Rebirth of a depot: Johnson City's historic train station being converted into restaurant
Nov 25, 2014 at 6:45 PM
Although it hasn’t seen much activity over the last several decades, the historic Clinchfield and Ohio Railroad Depot used to a be a major source of growth for the city during the early 1900s.
The 104-year-old structure was constructed in 1909 by railroad tycoon and regional developer George L. Carter, who had a hand in the creation of many regional projects, including what would become East Tennessee State University, the Tree Streets neighborhood, the Model Mill and the city of Kingsport.
Renovation efforts are under way to transform the historic structure into the new home of Asheville, N.C.-based Tupelo Honey Cafe.
When Carter set out to bring the CC&O Railway to Johnson City, there were already two railroads that operated in town — Southern Railway, which would become Norfolk Southern, and the East Tennessee & Western North Carolina Railroad, affectionately known as the Tweetsie.
Having three railroads operating out of one location was a major boost to the region, according to local historian Alan Bridwell.
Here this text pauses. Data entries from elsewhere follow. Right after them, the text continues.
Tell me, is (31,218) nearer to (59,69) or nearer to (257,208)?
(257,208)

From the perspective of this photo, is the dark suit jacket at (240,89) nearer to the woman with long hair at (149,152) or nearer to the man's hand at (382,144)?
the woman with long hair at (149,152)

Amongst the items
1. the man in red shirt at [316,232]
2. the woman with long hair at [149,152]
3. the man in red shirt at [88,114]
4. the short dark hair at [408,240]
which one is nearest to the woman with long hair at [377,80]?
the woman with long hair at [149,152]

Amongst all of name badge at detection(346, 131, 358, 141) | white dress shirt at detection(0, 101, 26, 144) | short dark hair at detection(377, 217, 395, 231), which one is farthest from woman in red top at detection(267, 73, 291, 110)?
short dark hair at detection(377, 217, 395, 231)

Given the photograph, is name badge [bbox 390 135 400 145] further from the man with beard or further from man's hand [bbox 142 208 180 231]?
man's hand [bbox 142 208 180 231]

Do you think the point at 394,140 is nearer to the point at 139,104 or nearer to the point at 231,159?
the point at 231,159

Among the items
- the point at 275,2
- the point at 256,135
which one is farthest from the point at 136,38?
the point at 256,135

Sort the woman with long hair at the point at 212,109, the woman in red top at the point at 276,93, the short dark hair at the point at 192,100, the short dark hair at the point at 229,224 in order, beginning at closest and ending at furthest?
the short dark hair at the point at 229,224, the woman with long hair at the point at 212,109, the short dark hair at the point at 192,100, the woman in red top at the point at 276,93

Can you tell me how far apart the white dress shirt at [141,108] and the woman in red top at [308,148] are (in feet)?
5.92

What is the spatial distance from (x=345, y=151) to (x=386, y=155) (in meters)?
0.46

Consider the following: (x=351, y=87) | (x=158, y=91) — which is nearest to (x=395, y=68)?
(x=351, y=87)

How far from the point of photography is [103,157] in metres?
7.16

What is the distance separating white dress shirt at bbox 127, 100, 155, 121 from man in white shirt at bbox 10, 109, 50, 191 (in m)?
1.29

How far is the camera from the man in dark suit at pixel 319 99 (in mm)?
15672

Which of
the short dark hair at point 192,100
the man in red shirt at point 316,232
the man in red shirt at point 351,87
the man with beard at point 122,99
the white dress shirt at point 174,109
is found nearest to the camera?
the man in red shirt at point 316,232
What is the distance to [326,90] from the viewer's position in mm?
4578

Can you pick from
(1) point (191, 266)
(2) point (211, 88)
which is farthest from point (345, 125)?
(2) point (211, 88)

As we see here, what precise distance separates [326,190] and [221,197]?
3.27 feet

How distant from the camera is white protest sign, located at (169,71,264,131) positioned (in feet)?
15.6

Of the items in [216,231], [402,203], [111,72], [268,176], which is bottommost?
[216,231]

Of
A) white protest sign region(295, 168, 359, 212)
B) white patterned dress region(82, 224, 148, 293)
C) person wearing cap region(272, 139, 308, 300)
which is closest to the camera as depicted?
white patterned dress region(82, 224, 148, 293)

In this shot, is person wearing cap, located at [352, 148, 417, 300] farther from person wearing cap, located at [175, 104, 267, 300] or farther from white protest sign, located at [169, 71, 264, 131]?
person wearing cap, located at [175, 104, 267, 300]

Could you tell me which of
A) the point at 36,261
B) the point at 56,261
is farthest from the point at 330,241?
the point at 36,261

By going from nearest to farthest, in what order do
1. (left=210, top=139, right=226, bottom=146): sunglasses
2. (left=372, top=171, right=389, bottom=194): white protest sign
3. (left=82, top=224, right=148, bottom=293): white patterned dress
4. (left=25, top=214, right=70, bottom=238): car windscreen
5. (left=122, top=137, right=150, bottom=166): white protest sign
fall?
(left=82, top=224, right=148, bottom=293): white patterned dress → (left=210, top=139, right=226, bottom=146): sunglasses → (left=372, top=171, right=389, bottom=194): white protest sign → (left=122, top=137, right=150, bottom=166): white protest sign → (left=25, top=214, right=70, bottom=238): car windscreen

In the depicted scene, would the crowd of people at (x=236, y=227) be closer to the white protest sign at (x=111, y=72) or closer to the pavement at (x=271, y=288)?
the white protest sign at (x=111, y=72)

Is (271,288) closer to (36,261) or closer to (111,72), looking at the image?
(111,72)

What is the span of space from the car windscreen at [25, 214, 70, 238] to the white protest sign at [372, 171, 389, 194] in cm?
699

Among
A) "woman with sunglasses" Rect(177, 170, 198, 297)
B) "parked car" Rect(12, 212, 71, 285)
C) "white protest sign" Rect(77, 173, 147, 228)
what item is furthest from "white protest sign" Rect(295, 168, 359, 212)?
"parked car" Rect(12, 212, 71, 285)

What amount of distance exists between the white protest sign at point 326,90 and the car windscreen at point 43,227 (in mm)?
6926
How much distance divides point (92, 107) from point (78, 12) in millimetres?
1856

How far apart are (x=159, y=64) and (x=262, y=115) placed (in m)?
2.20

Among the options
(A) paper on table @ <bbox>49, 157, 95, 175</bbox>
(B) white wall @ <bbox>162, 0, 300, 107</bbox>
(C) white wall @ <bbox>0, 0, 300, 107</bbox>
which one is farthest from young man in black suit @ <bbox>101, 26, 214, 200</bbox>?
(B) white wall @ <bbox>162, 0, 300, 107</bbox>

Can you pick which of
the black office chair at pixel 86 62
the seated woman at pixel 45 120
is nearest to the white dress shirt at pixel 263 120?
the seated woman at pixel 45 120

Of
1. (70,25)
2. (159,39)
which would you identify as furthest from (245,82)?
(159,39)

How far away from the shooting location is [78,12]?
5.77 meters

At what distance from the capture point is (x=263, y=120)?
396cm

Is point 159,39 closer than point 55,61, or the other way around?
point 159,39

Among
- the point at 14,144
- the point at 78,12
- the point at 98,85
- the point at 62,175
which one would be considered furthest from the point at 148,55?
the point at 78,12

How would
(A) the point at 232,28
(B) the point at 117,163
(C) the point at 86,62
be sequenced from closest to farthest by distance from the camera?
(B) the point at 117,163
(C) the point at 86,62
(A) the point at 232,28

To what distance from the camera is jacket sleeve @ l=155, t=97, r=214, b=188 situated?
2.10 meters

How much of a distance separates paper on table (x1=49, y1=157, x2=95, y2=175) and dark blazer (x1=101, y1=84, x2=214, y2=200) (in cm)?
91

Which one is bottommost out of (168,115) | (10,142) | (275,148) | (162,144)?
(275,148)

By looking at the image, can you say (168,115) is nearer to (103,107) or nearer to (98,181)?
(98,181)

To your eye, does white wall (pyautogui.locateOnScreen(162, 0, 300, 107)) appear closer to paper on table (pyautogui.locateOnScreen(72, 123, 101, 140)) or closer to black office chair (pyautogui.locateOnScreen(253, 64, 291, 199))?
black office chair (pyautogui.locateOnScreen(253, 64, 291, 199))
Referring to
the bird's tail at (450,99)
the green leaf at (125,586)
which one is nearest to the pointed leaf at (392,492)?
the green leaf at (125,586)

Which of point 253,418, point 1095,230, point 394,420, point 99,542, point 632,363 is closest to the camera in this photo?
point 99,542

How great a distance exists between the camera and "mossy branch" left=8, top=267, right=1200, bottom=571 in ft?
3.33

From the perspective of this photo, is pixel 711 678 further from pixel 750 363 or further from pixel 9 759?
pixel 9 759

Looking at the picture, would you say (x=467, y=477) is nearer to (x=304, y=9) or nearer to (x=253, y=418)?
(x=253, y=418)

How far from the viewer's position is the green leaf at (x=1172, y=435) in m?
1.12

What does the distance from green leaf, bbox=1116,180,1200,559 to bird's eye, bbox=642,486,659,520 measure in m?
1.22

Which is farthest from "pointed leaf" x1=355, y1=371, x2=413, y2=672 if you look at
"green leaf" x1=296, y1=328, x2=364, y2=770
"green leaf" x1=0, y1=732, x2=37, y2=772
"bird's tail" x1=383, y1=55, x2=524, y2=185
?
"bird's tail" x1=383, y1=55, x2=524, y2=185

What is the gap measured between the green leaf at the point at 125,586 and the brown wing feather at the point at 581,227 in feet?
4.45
“That was the location where they transferred downtown. I can’t say for sure on numbers how much freight or passengers came through there, but it really was a huge thing and increased the trade business in Johnson City tremendously,” he said.
From 1891 to 1912, the depot that sits across the CC&O Railroad Depot — which was the former home of Free Service Tire — housed both the Southern and ET&WNC railroads.
In 1912, Southern built its own depot near where the Downtown Centre is now.
By the time the CC&O depot was built, Bridwell said Johnson City had seen several growth spurts but it was the arrival of a third railroad that really sent the city into a time of great growth from about 1910 to 1920.
“The fact that you could in walking distance transfer to three pretty important railroads was a huge thing. That’s what made Johnson City the center of a lot of retail activity for a huge area — the presence of those three railroads,” he said.
During the passenger era, Bridwell said Johnson City went from being a small village with a rail station known as Johnson’s Depot to being the fifth-largest city in Tennessee by 1930.
While there were certainly other factors that spurred development, including the Soldier’s Home and the Normal School, the railroads paved the way for Johnson City to become a center of commerce for the region, according to Bridwell.
“The benefactors for the railroads were the benefactors for the city, but without the presence of the railroad junction there, it would’ve just been another little train stop,” he said.
Sometime in the early 1950s, the last passenger train passed through the CC&O depot. Bridwell said it was mainly used for freight after that point.
Since then, several small retailers and a restaurant have used the space, but it sat vacant for a number of years until Dorian Jones led restoration efforts in the early 2000s.
In 2008, the building was placed on the National Register of Historic Places.
Today, developers Greg Cox and Joe Baker are working with Rainey Contracting and architect Uwe Rothe to renovate the structure as it transitions into Tupelo Honey’s new location.